### Exercises
A – In the passage about the film Hunger, duplicate the text from "Steve McQueen and" up to and including "of the British.".
B – Condense the paragraph of the Hunger passage that begins "But what I really want to talk about is Hunger" into a shorter version that keeps its main facts.

### Exercise passage

>>>

Steve McQueen and Michael Fassbender don’t exactly make fun movies together, but what they do create is both incredibly moving and often unsettling.

Nonetheless, I’d be hard-pressed to come up with another director-actor combo that does drama as effectively as they do.

Their most recent effort, 12 Years A Slave, is a shining example of the command of narrative and character that these two possess and what they can do when they feed off each other.

But what I really want to talk about is Hunger, Steve McQueen’s debut and his first time working with Fassbender. Released in 2009, it follows the last months of the life of Bobby Sands, an IRA activist who starts a hunger strike while imprisoned to protest his treatment at the hands of the British.

I love this film from toe to tip and it is filled to the brim with tremendous scenes, but the real shining moment comes from an exchange between Fassbender’s Bobby Sands and Father Moran, a priest, played by Liam Cunningham, that Sands calls in to discuss his beginning of the protest.


This scene is well over 20 minutes in length and the first 17 and a half minutes are a single, unbroken and uncut shot of both men as their tête-à-tête become more and more about the abstract nature of the strike. What really interests me, though, is when Steve McQueen breaks the shot and pans to a close up of Michael Fassbender. (This is at 17:30, if the link breaks)

<<<

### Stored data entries
>>>

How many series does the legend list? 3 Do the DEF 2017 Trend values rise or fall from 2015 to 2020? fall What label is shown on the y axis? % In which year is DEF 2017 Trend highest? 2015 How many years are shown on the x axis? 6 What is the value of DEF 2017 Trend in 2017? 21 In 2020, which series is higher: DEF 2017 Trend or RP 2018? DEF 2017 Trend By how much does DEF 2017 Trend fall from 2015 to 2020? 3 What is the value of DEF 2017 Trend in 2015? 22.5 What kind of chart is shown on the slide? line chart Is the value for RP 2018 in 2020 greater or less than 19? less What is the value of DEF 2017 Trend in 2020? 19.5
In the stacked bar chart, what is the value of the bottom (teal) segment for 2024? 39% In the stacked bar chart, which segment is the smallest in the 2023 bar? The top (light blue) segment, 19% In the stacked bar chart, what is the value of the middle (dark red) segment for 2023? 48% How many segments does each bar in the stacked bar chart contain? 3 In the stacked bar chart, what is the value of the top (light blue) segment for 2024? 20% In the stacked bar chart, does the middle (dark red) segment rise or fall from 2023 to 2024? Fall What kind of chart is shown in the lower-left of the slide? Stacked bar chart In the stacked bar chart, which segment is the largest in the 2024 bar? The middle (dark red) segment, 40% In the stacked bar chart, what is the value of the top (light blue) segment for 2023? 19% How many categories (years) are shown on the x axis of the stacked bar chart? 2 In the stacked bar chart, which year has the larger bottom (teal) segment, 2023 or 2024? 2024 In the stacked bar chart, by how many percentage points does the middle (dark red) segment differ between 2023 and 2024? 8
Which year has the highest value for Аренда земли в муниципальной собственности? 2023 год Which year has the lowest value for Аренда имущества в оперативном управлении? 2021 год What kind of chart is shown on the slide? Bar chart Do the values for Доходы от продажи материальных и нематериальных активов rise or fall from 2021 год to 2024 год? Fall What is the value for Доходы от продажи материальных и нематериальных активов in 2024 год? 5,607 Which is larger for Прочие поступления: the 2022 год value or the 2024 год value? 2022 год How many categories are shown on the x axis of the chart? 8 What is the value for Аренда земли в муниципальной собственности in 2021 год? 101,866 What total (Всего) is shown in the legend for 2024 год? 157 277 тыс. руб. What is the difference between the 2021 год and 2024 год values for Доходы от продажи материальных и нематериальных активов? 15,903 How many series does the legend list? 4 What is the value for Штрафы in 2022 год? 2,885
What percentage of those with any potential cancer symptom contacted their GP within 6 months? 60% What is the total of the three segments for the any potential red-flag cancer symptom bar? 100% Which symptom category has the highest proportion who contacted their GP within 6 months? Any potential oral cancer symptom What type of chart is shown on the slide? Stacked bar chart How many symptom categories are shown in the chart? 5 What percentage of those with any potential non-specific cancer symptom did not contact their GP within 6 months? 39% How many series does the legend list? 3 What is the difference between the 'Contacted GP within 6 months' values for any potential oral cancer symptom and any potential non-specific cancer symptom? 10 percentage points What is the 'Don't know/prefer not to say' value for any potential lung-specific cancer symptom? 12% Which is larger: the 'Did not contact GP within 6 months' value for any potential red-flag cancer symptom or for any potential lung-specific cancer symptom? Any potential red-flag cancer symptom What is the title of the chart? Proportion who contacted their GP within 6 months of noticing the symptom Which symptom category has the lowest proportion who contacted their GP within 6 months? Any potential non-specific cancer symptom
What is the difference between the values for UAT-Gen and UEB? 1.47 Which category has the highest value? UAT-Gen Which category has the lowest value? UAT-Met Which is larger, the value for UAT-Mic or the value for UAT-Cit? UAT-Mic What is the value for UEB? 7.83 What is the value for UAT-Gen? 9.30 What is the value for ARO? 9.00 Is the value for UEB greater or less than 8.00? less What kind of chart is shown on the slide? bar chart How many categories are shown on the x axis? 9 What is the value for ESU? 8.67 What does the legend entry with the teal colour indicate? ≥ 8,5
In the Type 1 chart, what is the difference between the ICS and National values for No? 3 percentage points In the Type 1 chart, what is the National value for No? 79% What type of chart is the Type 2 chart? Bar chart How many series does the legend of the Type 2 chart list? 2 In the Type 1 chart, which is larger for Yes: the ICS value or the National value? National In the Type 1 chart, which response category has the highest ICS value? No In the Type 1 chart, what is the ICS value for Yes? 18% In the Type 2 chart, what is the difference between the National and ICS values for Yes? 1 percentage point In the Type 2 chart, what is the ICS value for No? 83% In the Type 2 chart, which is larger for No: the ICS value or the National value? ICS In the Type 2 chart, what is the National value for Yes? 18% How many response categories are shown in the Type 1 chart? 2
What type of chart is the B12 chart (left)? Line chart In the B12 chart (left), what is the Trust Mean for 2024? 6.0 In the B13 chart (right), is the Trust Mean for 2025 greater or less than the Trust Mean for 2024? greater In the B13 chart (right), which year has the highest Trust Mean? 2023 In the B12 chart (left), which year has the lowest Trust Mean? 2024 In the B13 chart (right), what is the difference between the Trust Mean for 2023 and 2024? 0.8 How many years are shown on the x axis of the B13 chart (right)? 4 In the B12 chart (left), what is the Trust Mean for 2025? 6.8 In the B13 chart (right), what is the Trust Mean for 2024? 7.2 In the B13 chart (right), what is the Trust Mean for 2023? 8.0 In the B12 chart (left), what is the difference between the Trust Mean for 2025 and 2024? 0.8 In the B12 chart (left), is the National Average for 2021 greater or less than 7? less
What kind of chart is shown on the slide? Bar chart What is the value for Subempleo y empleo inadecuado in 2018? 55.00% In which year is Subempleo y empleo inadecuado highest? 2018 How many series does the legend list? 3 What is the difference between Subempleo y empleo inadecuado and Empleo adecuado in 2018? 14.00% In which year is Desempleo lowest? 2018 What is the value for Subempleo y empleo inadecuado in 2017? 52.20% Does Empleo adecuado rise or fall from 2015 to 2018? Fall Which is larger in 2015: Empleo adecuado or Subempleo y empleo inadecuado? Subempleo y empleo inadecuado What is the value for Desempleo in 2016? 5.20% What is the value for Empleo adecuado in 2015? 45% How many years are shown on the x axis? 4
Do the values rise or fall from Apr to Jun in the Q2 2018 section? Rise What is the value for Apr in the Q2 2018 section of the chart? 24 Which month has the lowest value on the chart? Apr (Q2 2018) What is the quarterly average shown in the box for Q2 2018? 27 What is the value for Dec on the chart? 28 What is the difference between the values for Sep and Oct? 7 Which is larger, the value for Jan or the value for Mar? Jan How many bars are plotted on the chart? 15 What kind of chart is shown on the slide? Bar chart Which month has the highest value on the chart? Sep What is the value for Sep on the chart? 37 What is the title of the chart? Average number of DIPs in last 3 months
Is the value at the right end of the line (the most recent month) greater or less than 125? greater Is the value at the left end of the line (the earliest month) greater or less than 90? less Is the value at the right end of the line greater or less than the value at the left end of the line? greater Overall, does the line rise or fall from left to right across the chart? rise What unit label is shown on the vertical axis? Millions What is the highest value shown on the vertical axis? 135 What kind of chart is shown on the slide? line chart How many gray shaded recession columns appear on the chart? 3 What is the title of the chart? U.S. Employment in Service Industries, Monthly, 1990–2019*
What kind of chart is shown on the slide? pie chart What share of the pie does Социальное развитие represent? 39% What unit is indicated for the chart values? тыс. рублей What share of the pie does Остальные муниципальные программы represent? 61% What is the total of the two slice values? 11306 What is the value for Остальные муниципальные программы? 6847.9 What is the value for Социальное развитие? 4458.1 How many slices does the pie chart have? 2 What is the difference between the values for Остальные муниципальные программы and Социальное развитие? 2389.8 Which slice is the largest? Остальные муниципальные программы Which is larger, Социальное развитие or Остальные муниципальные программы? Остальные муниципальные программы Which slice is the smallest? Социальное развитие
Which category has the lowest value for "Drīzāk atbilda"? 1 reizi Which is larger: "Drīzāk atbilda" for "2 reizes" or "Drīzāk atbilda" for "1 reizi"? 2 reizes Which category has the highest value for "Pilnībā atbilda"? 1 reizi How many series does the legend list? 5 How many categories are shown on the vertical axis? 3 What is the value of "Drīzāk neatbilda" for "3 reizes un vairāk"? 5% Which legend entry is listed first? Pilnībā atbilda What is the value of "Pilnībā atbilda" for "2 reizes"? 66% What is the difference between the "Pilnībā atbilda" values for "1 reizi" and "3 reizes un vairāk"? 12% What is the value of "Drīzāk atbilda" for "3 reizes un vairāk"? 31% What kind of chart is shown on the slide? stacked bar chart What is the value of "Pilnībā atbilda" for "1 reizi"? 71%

<<<

### Set of answers
A –
Steve McQueen and Michael Fassbender don’t exactly make fun movies together, but what they do create is both incredibly moving and often unsettling.

Nonetheless, I’d be hard-pressed to come up with another director-actor combo that does drama as effectively as they do.

Their most recent effort, 12 Years A Slave, is a shining example of the command of narrative and character that these two possess and what they can do when they feed off each other.

But what I really want to talk about is Hunger, Steve McQueen’s debut and his first time working with Fassbender. Released in 2009, it follows the last months of the life of Bobby Sands, an IRA activist who starts a hunger strike while imprisoned to protest his treatment at the hands of the British.

B – Hunger, Steve McQueen's debut and his first film with Michael Fassbender, came out in 2009. It follows the last months of IRA activist Bobby Sands, who goes on a hunger strike in prison to protest how the British treat him.